Монета упала вверх той стороной, на которой была голова, и это означало, что ему на долю выпадет небезопасное дело – пойти в деревню и раздобыть лошадей или мулов.
Забрав кошель, он зашагал по дороге и первого же встречного спросил, есть ли в деревне постоялый двор. Человек смотрел на него, разинув рот, но, после того, как Бренн несколько раз повторил свой вопрос и жестами изобразил, как едят, пьют и укладываются спать, он указал на дом побольше других, и Бренн постучался в дверь.
Открыл ему угрюмого вида человек, на ходу обтиравший руки о грязную скатерть. К вопросам Бренна он проявил полное равнодушие.
– Нет повозок, – отрезал он, зевнув. – И лошадей. И мулов. И лягушек даже нет.
– Но, – настаивал Бренн, пересказывая историю, которую они с Мароном состряпали, – на нашего господина нынче ночью напали разбойники, и ему надо раздобыть что-нибудь, на чем он мог бы ехать дальше,
– А пусть идет пешком, – икнув, ответил хозяин постоялого двора. – Ноги у него украли разбойники, что ли?
– Да он старик, – с негодованием возразил Бренн. – И к тому же не привык ходить.
– Научиться никогда не поздно, – сказал хозяин, отгоняя невидимую муху. – Что он, не знает, для чего у него ноги? Ведь не только для того, чтобы их подагрой скрючило.
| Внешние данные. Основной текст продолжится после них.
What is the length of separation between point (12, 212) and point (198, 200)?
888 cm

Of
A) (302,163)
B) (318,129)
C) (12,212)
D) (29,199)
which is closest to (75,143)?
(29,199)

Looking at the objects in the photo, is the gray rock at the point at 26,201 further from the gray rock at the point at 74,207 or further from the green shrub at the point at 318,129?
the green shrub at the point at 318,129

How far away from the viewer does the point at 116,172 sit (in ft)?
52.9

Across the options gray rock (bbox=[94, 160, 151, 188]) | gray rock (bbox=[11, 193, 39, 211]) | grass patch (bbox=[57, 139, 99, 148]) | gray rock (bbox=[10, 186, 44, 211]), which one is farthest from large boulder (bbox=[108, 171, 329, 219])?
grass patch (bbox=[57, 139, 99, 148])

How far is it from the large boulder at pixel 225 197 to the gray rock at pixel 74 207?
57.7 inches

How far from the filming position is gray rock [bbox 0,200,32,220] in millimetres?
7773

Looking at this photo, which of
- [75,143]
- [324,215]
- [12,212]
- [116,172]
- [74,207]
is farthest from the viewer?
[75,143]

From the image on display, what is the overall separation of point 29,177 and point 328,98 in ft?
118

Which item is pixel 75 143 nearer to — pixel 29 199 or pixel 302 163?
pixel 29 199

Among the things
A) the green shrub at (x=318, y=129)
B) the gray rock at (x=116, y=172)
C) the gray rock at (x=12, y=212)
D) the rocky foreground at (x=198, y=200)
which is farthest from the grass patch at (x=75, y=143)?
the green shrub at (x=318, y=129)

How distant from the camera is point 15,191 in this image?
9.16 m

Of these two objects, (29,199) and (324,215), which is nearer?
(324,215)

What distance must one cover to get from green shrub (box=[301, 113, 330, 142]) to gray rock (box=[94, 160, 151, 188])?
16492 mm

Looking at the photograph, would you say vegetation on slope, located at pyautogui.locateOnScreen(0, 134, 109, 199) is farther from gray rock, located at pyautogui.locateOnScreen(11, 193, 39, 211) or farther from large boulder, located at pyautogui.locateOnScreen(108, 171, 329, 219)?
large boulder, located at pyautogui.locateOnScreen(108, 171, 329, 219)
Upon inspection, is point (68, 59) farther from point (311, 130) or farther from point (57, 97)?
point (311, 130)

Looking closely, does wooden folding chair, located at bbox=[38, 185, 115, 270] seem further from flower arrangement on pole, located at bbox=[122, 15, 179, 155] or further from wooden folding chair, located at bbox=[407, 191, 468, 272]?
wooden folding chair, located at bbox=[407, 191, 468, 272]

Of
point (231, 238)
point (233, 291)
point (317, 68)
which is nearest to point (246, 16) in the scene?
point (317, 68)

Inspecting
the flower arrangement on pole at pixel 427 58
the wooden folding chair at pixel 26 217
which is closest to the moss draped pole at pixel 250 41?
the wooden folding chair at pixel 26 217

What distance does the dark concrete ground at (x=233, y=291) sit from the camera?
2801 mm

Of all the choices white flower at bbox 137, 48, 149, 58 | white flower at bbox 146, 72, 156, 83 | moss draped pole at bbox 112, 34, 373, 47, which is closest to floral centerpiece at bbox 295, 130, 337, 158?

Бренн вынул кошель и позвенел деньгами.
– Да он заплатит.
– А сколько? – спросил хозяин. И сейчас же добавил. – Только с лошадьми сейчас худо. Почему бы ему не зайти сюда и не пожить, пока кто-нибудь из проезжающих не возьмется его подвезти. Можешь сказать ему, что у меня очень удобно. Мое вино хвалят лучшие знатоки; а уж кто, как не они, понимают в этом деле? Если он не очень скаредный, будет получать у меня баранину. Терпеть не могу мелочных постояльцев, которым подавай пирог с павлином по цене тушеного воробья. Скажи своему господину, чтоб он остановился здесь. У меня такие кровати, что и люди получше его не ворчали, проведя на них ночь, а по их храпу я могу судить, что спалось им расчудесно.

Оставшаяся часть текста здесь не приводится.